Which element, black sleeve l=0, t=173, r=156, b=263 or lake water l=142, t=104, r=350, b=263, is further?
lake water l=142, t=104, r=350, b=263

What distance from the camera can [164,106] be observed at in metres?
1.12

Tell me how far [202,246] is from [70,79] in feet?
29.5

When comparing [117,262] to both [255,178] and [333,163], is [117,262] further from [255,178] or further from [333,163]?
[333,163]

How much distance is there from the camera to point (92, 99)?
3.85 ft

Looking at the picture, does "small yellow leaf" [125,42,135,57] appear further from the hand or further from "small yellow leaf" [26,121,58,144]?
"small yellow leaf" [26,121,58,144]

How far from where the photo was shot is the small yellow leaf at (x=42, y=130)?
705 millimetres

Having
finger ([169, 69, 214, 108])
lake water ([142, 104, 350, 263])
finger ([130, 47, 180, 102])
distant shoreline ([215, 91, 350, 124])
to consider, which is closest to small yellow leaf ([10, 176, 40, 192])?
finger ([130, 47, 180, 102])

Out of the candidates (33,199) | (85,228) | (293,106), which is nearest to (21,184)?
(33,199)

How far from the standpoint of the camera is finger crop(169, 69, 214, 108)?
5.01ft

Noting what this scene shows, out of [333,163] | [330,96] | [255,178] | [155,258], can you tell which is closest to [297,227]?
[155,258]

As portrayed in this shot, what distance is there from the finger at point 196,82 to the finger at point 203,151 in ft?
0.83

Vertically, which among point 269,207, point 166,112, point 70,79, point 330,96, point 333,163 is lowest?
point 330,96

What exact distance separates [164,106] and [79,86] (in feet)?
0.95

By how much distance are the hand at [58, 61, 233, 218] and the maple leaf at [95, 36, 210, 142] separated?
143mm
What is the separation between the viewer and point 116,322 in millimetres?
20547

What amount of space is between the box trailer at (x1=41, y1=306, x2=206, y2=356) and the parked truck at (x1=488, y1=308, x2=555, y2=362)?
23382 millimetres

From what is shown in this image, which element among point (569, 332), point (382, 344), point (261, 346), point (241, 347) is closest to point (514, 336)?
_ _ _ _ _
(TASK INSTRUCTIONS): Please rewrite everything from the line containing "How far from where" down to the end of the data, with "element" replaced by "item" and nothing else changed.

(RESULT BELOW):
How far from where the photo was shot is the small yellow leaf at (x=42, y=130)?
705 millimetres

Having
finger ([169, 69, 214, 108])
lake water ([142, 104, 350, 263])
finger ([130, 47, 180, 102])
distant shoreline ([215, 91, 350, 124])
to consider, which is closest to small yellow leaf ([10, 176, 40, 192])?
finger ([130, 47, 180, 102])

Out of the candidates (33,199) | (85,228) | (293,106), which is nearest to (21,184)?
(33,199)

How far from the standpoint of the camera is finger crop(169, 69, 214, 108)?
5.01ft

Noting what this scene shows, out of [333,163] | [330,96] | [255,178] | [155,258], can you tell which is closest to [297,227]?
[155,258]

As portrayed in this shot, what distance is there from the finger at point 196,82 to the finger at point 203,151 in ft?
0.83

Vertically, which among point 269,207, point 166,112, point 70,79, point 330,96, point 333,163 is lowest?
point 330,96

What exact distance separates [164,106] and [79,86] (in feet)?
0.95

By how much distance are the hand at [58, 61, 233, 218] and the maple leaf at [95, 36, 210, 142] separated?
143mm
What is the separation between the viewer and point 116,322 in millimetres?
20547

What amount of space is between the box trailer at (x1=41, y1=306, x2=206, y2=356) and the parked truck at (x1=488, y1=308, x2=555, y2=362)?
23382 millimetres

From what is shown in this image, which item among point (569, 332), point (382, 344), point (261, 346), point (241, 347) is closest to point (514, 336)?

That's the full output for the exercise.